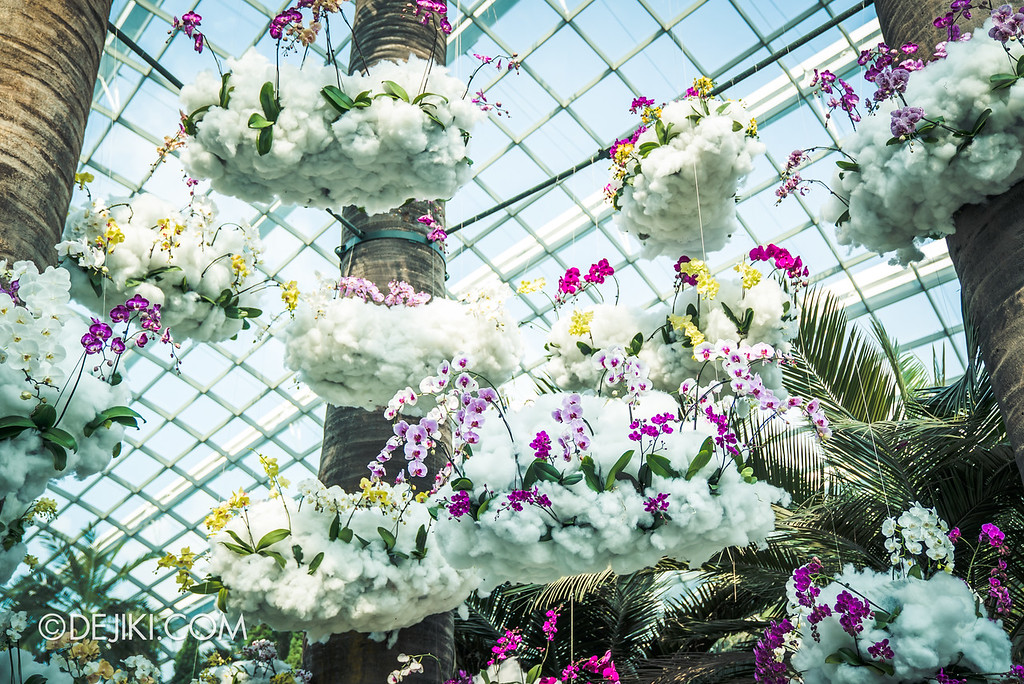 Gardens by the Bay - Orchid Extravaganza 2018 / Orchids in the Clouds
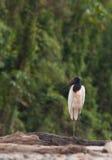 Un Jabiru solitario fotografía de archivo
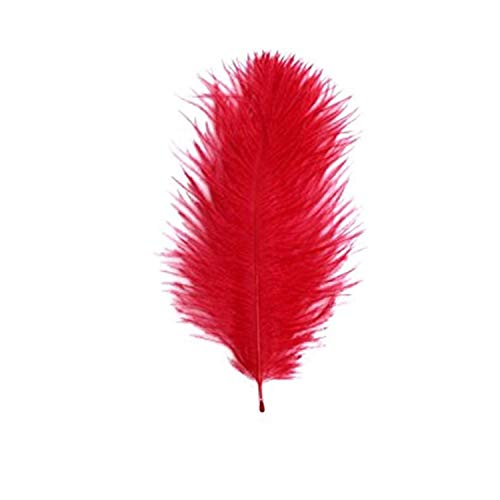 Diamante Crafts Small Ostrich Feathers - 10 Per Pack - 5cm - 15 cm - Red from Diamante Crafts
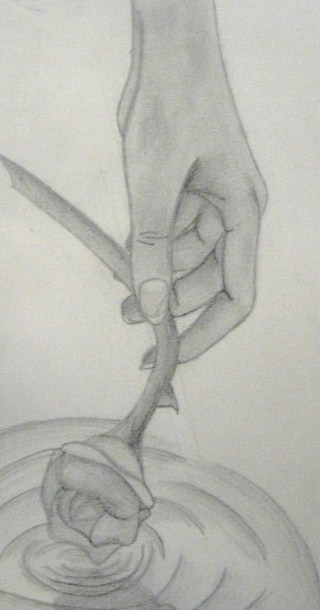 Hand holding rose by xshillyx on deviantart for Hand holding a rose drawing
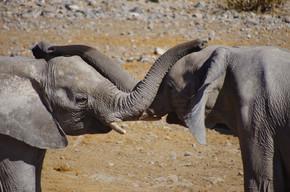 一些玩树干的大象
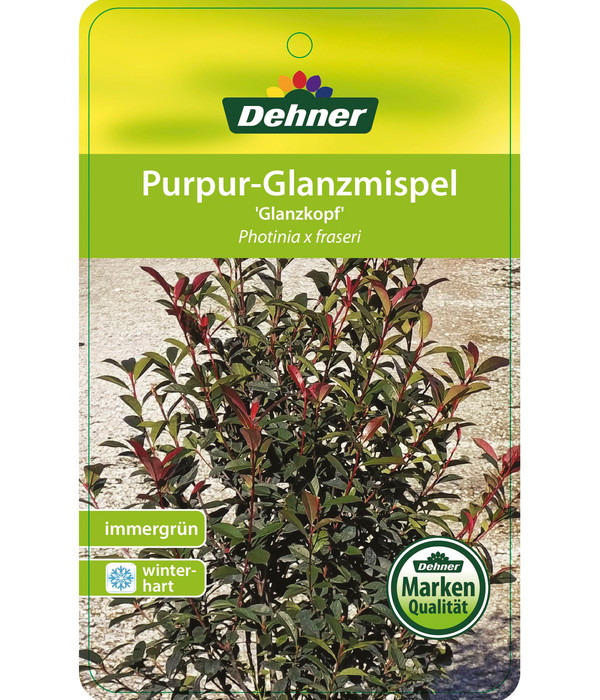 Purpur-Glanzmispel, Photinia 'Glanzkopf'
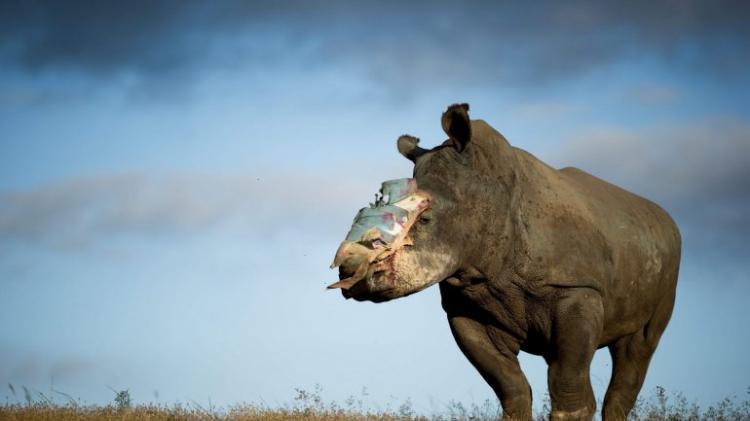 Apreendidos 125 quilos de corno de rinoceronte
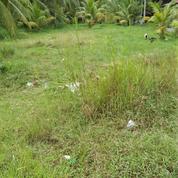 Mempawah, Hilir Kalbar, Tanah Murah Harga Promo, Pontianak (20839651) di Kab. Mempawah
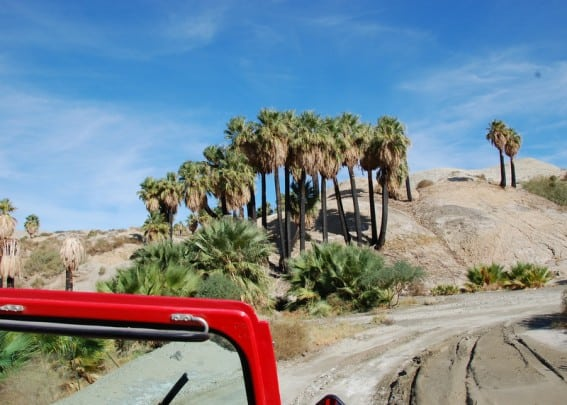 Things to do in Palm Springs with your family: Take a Jeep Tour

### Problem to work on
Reproduce every entry above in full and exactly, though not its pictures.

### Answer to the exercise
 Gardens by the Bay - Orchid Extravaganza 2018 / Orchids in the Clouds
 Un Jabiru solitario fotografía de archivo
 Diamante Crafts Small Ostrich Feathers - 10 Per Pack - 5cm - 15 cm - Red from Diamante Crafts
 Hand holding rose by xshillyx on deviantart for Hand holding a rose drawing
 一些玩树干的大象
 Purpur-Glanzmispel, Photinia 'Glanzkopf'
 Apreendidos 125 quilos de corno de rinoceronte
 Mempawah, Hilir Kalbar, Tanah Murah Harga Promo, Pontianak (20839651) di Kab. Mempawah
 Things to do in Palm Springs with your family: Take a Jeep Tour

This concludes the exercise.